Data provided below:
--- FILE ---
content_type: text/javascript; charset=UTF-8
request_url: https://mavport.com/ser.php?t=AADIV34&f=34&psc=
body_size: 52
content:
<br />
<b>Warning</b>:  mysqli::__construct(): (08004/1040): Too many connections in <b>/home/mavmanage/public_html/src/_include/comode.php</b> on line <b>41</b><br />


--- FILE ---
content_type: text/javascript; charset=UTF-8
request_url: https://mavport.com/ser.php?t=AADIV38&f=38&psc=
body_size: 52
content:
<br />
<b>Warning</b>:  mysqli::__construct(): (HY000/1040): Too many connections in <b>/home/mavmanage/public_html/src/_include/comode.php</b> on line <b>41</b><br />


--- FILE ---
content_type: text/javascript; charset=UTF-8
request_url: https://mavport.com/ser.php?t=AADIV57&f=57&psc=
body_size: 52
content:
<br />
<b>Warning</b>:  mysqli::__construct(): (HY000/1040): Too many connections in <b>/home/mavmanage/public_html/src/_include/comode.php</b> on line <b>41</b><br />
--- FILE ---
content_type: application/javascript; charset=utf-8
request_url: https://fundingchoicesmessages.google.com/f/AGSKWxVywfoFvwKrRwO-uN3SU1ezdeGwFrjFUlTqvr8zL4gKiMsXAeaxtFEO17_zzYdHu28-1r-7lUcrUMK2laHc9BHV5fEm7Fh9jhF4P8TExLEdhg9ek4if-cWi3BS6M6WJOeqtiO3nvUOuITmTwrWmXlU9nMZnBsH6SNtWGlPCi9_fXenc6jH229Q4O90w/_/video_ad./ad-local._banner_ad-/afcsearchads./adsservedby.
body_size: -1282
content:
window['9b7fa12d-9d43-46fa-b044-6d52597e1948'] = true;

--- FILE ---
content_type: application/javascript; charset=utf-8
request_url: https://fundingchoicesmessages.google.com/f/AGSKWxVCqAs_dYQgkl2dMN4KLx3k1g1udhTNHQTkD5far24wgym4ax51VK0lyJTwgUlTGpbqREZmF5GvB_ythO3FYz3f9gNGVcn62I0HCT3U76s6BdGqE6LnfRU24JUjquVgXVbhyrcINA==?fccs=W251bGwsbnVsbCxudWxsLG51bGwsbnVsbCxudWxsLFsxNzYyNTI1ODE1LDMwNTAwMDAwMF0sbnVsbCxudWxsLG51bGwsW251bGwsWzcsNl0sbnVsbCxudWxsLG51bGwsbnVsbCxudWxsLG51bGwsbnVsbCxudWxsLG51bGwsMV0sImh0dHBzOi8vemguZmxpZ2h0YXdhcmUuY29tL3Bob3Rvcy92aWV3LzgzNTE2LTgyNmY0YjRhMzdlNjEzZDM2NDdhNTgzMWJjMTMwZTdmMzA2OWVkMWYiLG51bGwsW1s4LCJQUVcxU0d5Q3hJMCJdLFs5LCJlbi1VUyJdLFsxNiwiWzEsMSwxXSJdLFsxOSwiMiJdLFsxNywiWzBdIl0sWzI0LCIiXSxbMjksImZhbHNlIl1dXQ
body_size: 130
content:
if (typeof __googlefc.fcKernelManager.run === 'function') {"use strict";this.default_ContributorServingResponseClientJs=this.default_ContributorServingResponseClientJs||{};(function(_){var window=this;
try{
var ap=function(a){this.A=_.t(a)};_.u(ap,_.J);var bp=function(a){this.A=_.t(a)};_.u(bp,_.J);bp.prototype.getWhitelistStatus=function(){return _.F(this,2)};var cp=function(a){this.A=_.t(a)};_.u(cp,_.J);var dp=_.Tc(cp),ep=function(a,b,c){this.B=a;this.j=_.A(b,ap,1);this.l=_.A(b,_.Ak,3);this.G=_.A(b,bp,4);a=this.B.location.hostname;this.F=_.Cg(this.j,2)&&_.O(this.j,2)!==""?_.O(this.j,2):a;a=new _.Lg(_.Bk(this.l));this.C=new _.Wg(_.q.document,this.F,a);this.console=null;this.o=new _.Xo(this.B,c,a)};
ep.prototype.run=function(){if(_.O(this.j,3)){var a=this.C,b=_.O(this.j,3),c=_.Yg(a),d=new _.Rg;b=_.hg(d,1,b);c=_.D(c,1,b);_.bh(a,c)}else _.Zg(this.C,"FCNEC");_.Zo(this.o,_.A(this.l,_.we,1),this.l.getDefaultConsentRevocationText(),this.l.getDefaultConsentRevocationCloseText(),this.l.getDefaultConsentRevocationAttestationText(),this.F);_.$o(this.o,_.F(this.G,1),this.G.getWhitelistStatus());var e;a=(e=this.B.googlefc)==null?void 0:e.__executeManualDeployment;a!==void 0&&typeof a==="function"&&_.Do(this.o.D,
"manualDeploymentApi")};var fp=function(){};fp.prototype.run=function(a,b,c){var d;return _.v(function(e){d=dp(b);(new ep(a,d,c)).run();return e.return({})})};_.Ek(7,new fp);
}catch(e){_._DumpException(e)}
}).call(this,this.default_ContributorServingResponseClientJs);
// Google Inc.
End of Data provided.
_Your assignment_. Set the entries above down once more, exactly as they stand.

_Answer to the problem_.
--- FILE ---
content_type: text/javascript; charset=UTF-8
request_url: https://mavport.com/ser.php?t=AADIV34&f=34&psc=
body_size: 52
content:
<br />
<b>Warning</b>:  mysqli::__construct(): (08004/1040): Too many connections in <b>/home/mavmanage/public_html/src/_include/comode.php</b> on line <b>41</b><br />


--- FILE ---
content_type: text/javascript; charset=UTF-8
request_url: https://mavport.com/ser.php?t=AADIV38&f=38&psc=
body_size: 52
content:
<br />
<b>Warning</b>:  mysqli::__construct(): (HY000/1040): Too many connections in <b>/home/mavmanage/public_html/src/_include/comode.php</b> on line <b>41</b><br />


--- FILE ---
content_type: text/javascript; charset=UTF-8
request_url: https://mavport.com/ser.php?t=AADIV57&f=57&psc=
body_size: 52
content:
<br />
<b>Warning</b>:  mysqli::__construct(): (HY000/1040): Too many connections in <b>/home/mavmanage/public_html/src/_include/comode.php</b> on line <b>41</b><br />
--- FILE ---
content_type: application/javascript; charset=utf-8
request_url: https://fundingchoicesmessages.google.com/f/AGSKWxVywfoFvwKrRwO-uN3SU1ezdeGwFrjFUlTqvr8zL4gKiMsXAeaxtFEO17_zzYdHu28-1r-7lUcrUMK2laHc9BHV5fEm7Fh9jhF4P8TExLEdhg9ek4if-cWi3BS6M6WJOeqtiO3nvUOuITmTwrWmXlU9nMZnBsH6SNtWGlPCi9_fXenc6jH229Q4O90w/_/video_ad./ad-local._banner_ad-/afcsearchads./adsservedby.
body_size: -1282
content:
window['9b7fa12d-9d43-46fa-b044-6d52597e1948'] = true;

--- FILE ---
content_type: application/javascript; charset=utf-8
request_url: https://fundingchoicesmessages.google.com/f/AGSKWxVCqAs_dYQgkl2dMN4KLx3k1g1udhTNHQTkD5far24wgym4ax51VK0lyJTwgUlTGpbqREZmF5GvB_ythO3FYz3f9gNGVcn62I0HCT3U76s6BdGqE6LnfRU24JUjquVgXVbhyrcINA==?fccs=W251bGwsbnVsbCxudWxsLG51bGwsbnVsbCxudWxsLFsxNzYyNTI1ODE1LDMwNTAwMDAwMF0sbnVsbCxudWxsLG51bGwsW251bGwsWzcsNl0sbnVsbCxudWxsLG51bGwsbnVsbCxudWxsLG51bGwsbnVsbCxudWxsLG51bGwsMV0sImh0dHBzOi8vemguZmxpZ2h0YXdhcmUuY29tL3Bob3Rvcy92aWV3LzgzNTE2LTgyNmY0YjRhMzdlNjEzZDM2NDdhNTgzMWJjMTMwZTdmMzA2OWVkMWYiLG51bGwsW1s4LCJQUVcxU0d5Q3hJMCJdLFs5LCJlbi1VUyJdLFsxNiwiWzEsMSwxXSJdLFsxOSwiMiJdLFsxNywiWzBdIl0sWzI0LCIiXSxbMjksImZhbHNlIl1dXQ
body_size: 130
content:
if (typeof __googlefc.fcKernelManager.run === 'function') {"use strict";this.default_ContributorServingResponseClientJs=this.default_ContributorServingResponseClientJs||{};(function(_){var window=this;
try{
var ap=function(a){this.A=_.t(a)};_.u(ap,_.J);var bp=function(a){this.A=_.t(a)};_.u(bp,_.J);bp.prototype.getWhitelistStatus=function(){return _.F(this,2)};var cp=function(a){this.A=_.t(a)};_.u(cp,_.J);var dp=_.Tc(cp),ep=function(a,b,c){this.B=a;this.j=_.A(b,ap,1);this.l=_.A(b,_.Ak,3);this.G=_.A(b,bp,4);a=this.B.location.hostname;this.F=_.Cg(this.j,2)&&_.O(this.j,2)!==""?_.O(this.j,2):a;a=new _.Lg(_.Bk(this.l));this.C=new _.Wg(_.q.document,this.F,a);this.console=null;this.o=new _.Xo(this.B,c,a)};
ep.prototype.run=function(){if(_.O(this.j,3)){var a=this.C,b=_.O(this.j,3),c=_.Yg(a),d=new _.Rg;b=_.hg(d,1,b);c=_.D(c,1,b);_.bh(a,c)}else _.Zg(this.C,"FCNEC");_.Zo(this.o,_.A(this.l,_.we,1),this.l.getDefaultConsentRevocationText(),this.l.getDefaultConsentRevocationCloseText(),this.l.getDefaultConsentRevocationAttestationText(),this.F);_.$o(this.o,_.F(this.G,1),this.G.getWhitelistStatus());var e;a=(e=this.B.googlefc)==null?void 0:e.__executeManualDeployment;a!==void 0&&typeof a==="function"&&_.Do(this.o.D,
"manualDeploymentApi")};var fp=function(){};fp.prototype.run=function(a,b,c){var d;return _.v(function(e){d=dp(b);(new ep(a,d,c)).run();return e.return({})})};_.Ek(7,new fp);
}catch(e){_._DumpException(e)}
}).call(this,this.default_ContributorServingResponseClientJs);
// Google Inc.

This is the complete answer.